Doktor twierdzi, że jego rola ograniczała się jedynie do przeprowadzania u pacjentów obszernego wywiadu medycznego, badań diagnostycznych, mierzenia ciśnienia tętniczego i analizy EKG. - Najwyższym nakazem etycznym lekarza jest dobro chorego. Kierując się tą zasadą zgodziłem się badać pacjentów, bo nigdy nikomu nie odmówiłem pomocy lekarskiej - wyjaśnia Stanisław M. - Trafiały do mnie osoby chore na raka, borykające się też z innymi dolegliwościami.
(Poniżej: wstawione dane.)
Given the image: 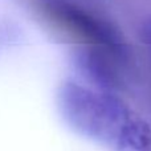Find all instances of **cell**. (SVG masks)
Masks as SVG:
<instances>
[{
	"label": "cell",
	"mask_w": 151,
	"mask_h": 151,
	"mask_svg": "<svg viewBox=\"0 0 151 151\" xmlns=\"http://www.w3.org/2000/svg\"><path fill=\"white\" fill-rule=\"evenodd\" d=\"M57 107L76 133L109 151H151V126L119 97L66 81L58 88Z\"/></svg>",
	"instance_id": "cell-1"
},
{
	"label": "cell",
	"mask_w": 151,
	"mask_h": 151,
	"mask_svg": "<svg viewBox=\"0 0 151 151\" xmlns=\"http://www.w3.org/2000/svg\"><path fill=\"white\" fill-rule=\"evenodd\" d=\"M41 15L65 36L109 56L123 58L127 47L122 36L107 20L72 0H41Z\"/></svg>",
	"instance_id": "cell-2"
},
{
	"label": "cell",
	"mask_w": 151,
	"mask_h": 151,
	"mask_svg": "<svg viewBox=\"0 0 151 151\" xmlns=\"http://www.w3.org/2000/svg\"><path fill=\"white\" fill-rule=\"evenodd\" d=\"M143 36H145V40L149 44H151V21L143 27Z\"/></svg>",
	"instance_id": "cell-3"
}]
</instances>
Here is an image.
Konsultowałem tych pacjentów nie pod kątem chorób onkologicznych, bo nie jestem z tej dziedziny medycyny specjalistą.
Lekarz podkreśla, że większość diagnozowanych osób przeszła konwencjonalną terapię medyczną (operację, radio- i chemioterapię) i były przekazane do dalszego leczenia paliatywnego. Zapewnia, że nie sprzeniewierzył się wykonywanej przez siebie profesji.
Współpracą lekarzy z inżynierem mechanikiem zainteresował się naczelny rzecznik odpowiedzialności zawodowej lekarzy. Pełniący tę funkcję lek. Grzegorz Wrona poinformował nas, że 13 lipca zostało wszczęte postępowanie w sprawie niedopuszczalnej współpracy lekarzy z Ośrodek Niekonwencjonalnej Terapii Antynowotworowej. - Podstawą do takiego kroku były informacje medialne, które uznaliśmy za wiarygodne. Będziemy wnikliwie wyjaśniać, czy do takiej współpracy ewentualnie doszło - zaznacza.
Nieznany efekt
Na terapię u Kutyby zdecydowało się około 150-200 osób. Sądeczanin nie potrafi powiedzieć, ilu z nich zostało wyleczonych.
- Medycyna sama określiła, że można o tym mówić wtedy, jeśli w okresie pięciu lat nie doszło do wznowy nowotworu - mówi Kutyba. - Tymczasem dopiero we wrześniu minie pięć lat od zastosowania terapii u pierwszej z „kuracjuszek”. Za wcześnie jest więc, żeby mówić, czy amigdalina odniosła skutek. Ja jestem przekonany, że tak.
Tyle że mieszkańcy Kosarzysk nie raz widzieli karawan przed budynkiem, gdzie leczono niekonwencjonalnie. Miejscowy ksiądz proboszcz przychodził z ostatnim namaszczeniem, gdy poprosiła go o to rodzina umierającego.
Na zadane wprost pytanie, ile osób zmarło podczas terapii i po jej zakończeniu, Ryszard Kutyba odpowiedział krótko: Nie wiem.